Exercise passage ::
- - - -

All working hard to lose 99 cents on every dollar the government puts up?

Not at all. They manage the forests and support the fragile economy of Southeast Alaska. Or so they say.

O.K., but if tree cutting is losing money, and the pulp mills can't make money even though they buy the trees for zilch, and if jobs are the only justification for the logging, then what we've got is a big social project, with one Forest Service social worker for every two lumberjacks. Does this make sense?

Apparently it does to someone. Steve Cowper, Alaska's Democratic governor, Ted Stevens and Frank Murkowski, the state's U.S. senators, both Republicans, and Don Young, another Republican who is its U.S. representative, are all for the program.

Do I smell pork?

Whacking the Forest Service for fiscal wastefulness is so satisfying that it is easy to forget the harm its policies are doing to the environment. It seems certain that the agency is putting two prosperous, tax-paying Alaskan industries, fishing and tourism, at risk with a doomed effort to support the limping, artificially created cellulose-pulp industry. However, lost dollars can be replaced or done without; tourists can go elsewhere if the woodlands are befouled or game is too scarce; and fish can be found in other seas if Alaska's catch suffers too much from damage to spawning streams caused by logging and road construction projects. What won't be replaced, at least until the next glacial age has come and gone, is the Tongass National Forest.

- - - -

In the passage on logging in the Tongass National Forest, which two Alaskan industries does the Forest Service put at risk?

- - - -

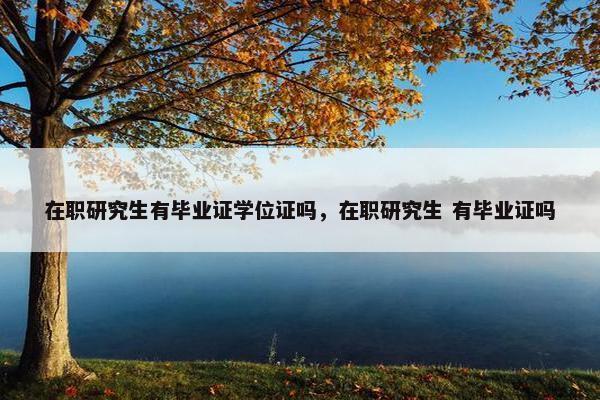 在职研究生有毕业证学位证吗，在职研究生 有毕业证吗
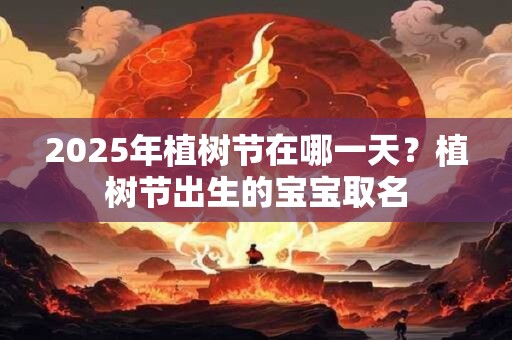 2025年植树节在哪一天？植树节出生的宝宝取名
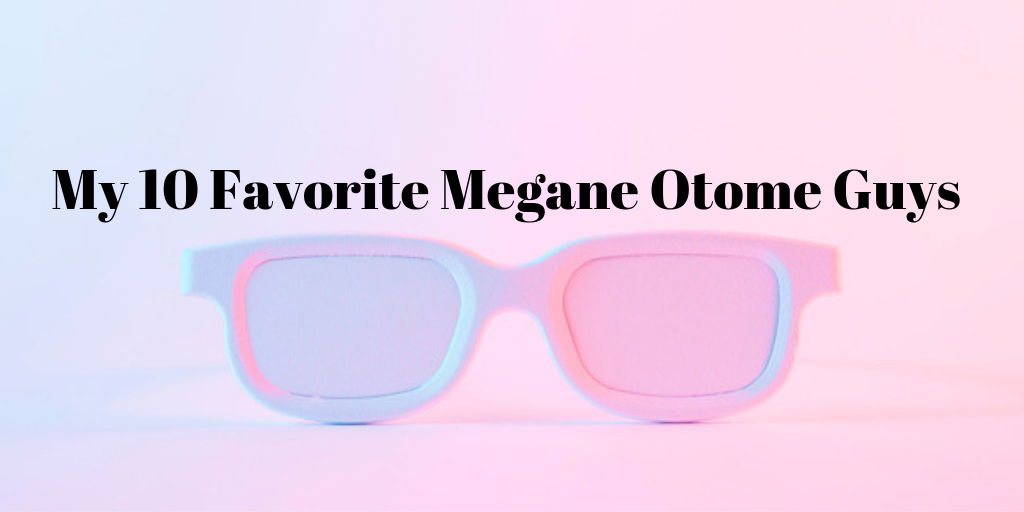My 10 Favorite Megane Otome Guys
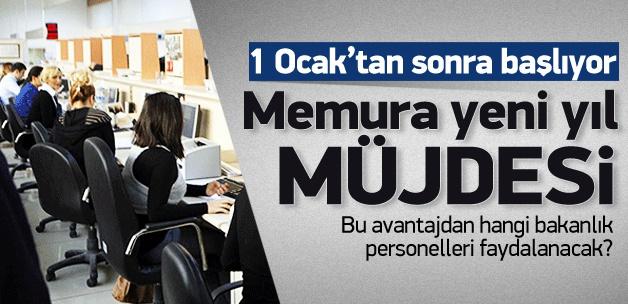 Memurlara yeni yıl müjdesi!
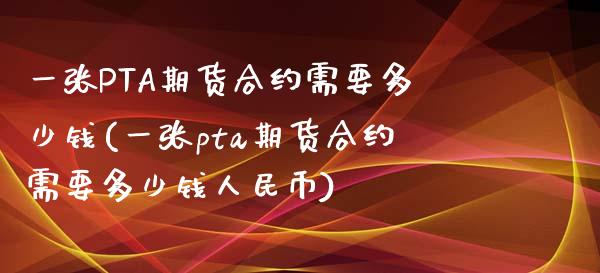 一张PTA期货合约需要多少钱(一张pta期货合约需要多少钱人民币)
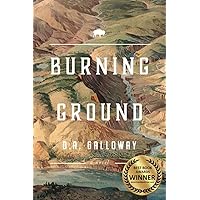Burning Ground: Adventure, tragedy, and romance in the early days of Yellowstone (Frontier Traveler series Book 1)
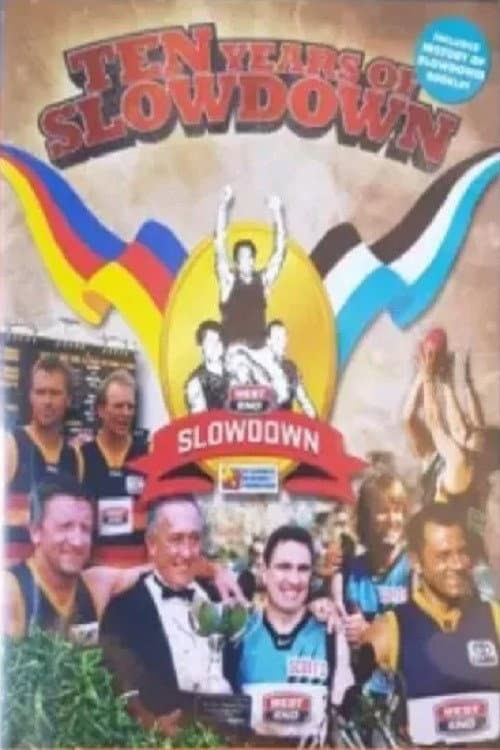 Постер: Ten Years of Slowdown
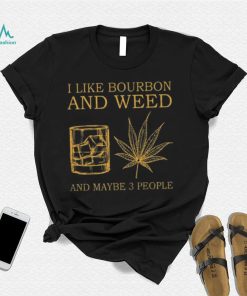 I like bourbon and weed and maybe 3 people shirt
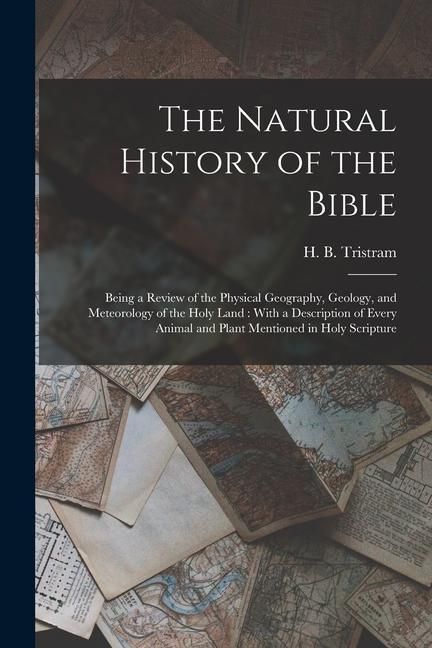 Produktbild: The Natural History of the Bible: Being a Review of the Physical Geography, Geology, and Meteorology of the Holy Land: With a Description of Every Ani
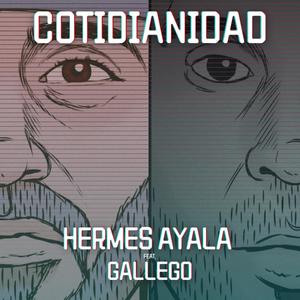 Cotidianidad (feat. Gallego, Nuff Ced & Mitxhell) (Explicit)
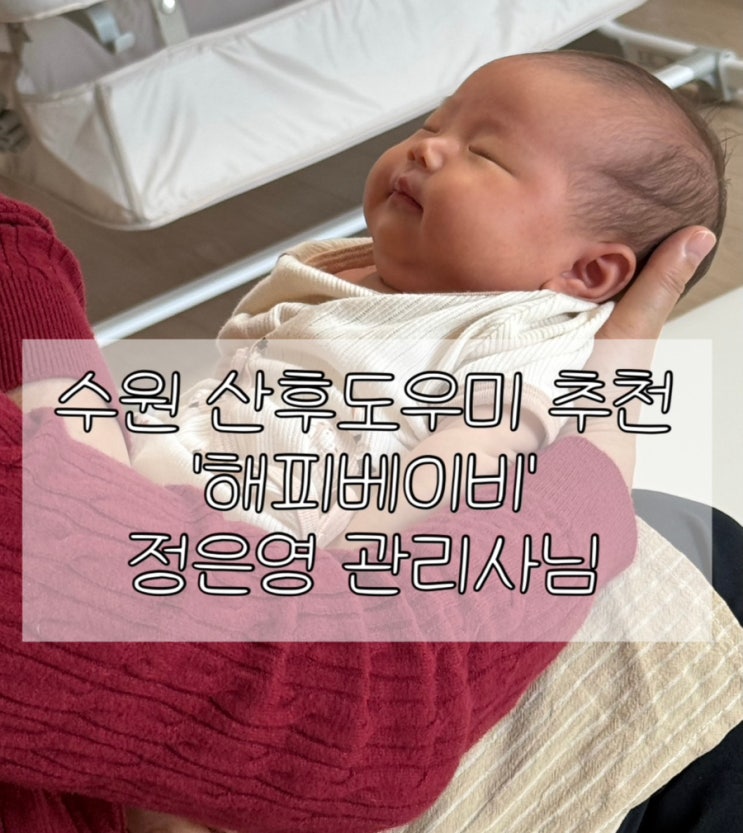  수원 해피베이비 산후도우미 추천 | ‘정은영 관리사님‘ 3주 이용 후기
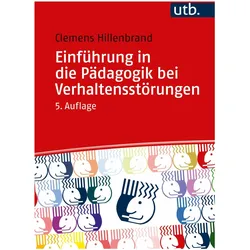 Einführung in die Pädagogik bei Verhaltensstörungen, Fachbücher von Clemens Hillenbrand
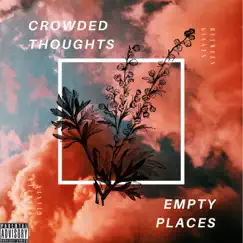 Crowded Thoughts, Empty Places by Between Giants album reviews, ratings, credits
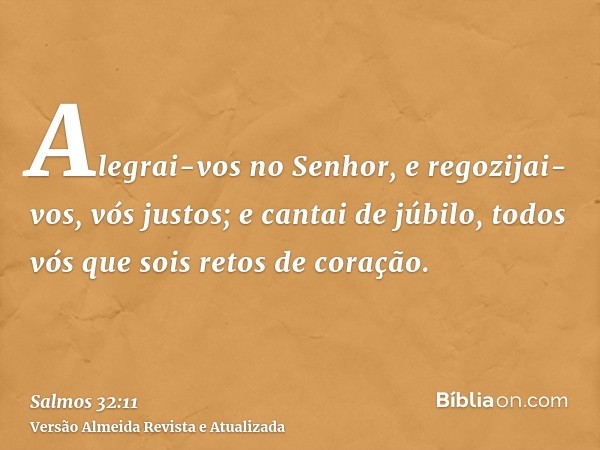 Alegrai-vos no Senhor, e regozijai-vos, vós justos; e cantai de júbilo, todos vós que sois retos de coração.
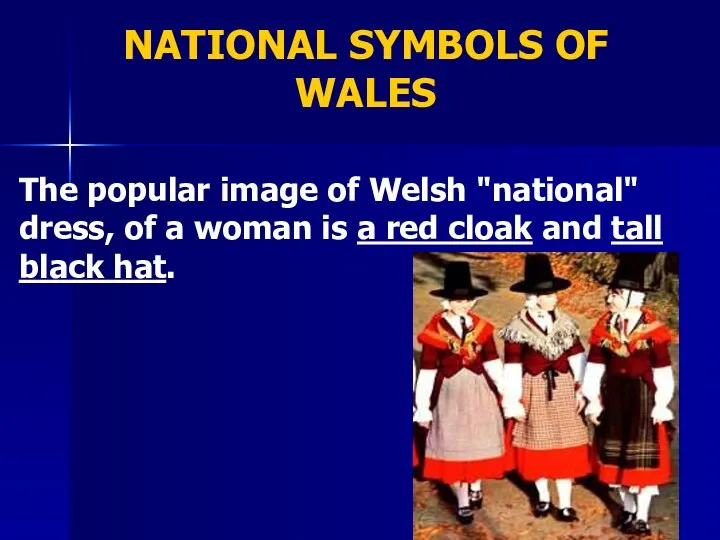 NATIONAL SYMBOLS OF WALES The popular image of Welsh "national"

- - - -

Written response :: Fishing and tourism.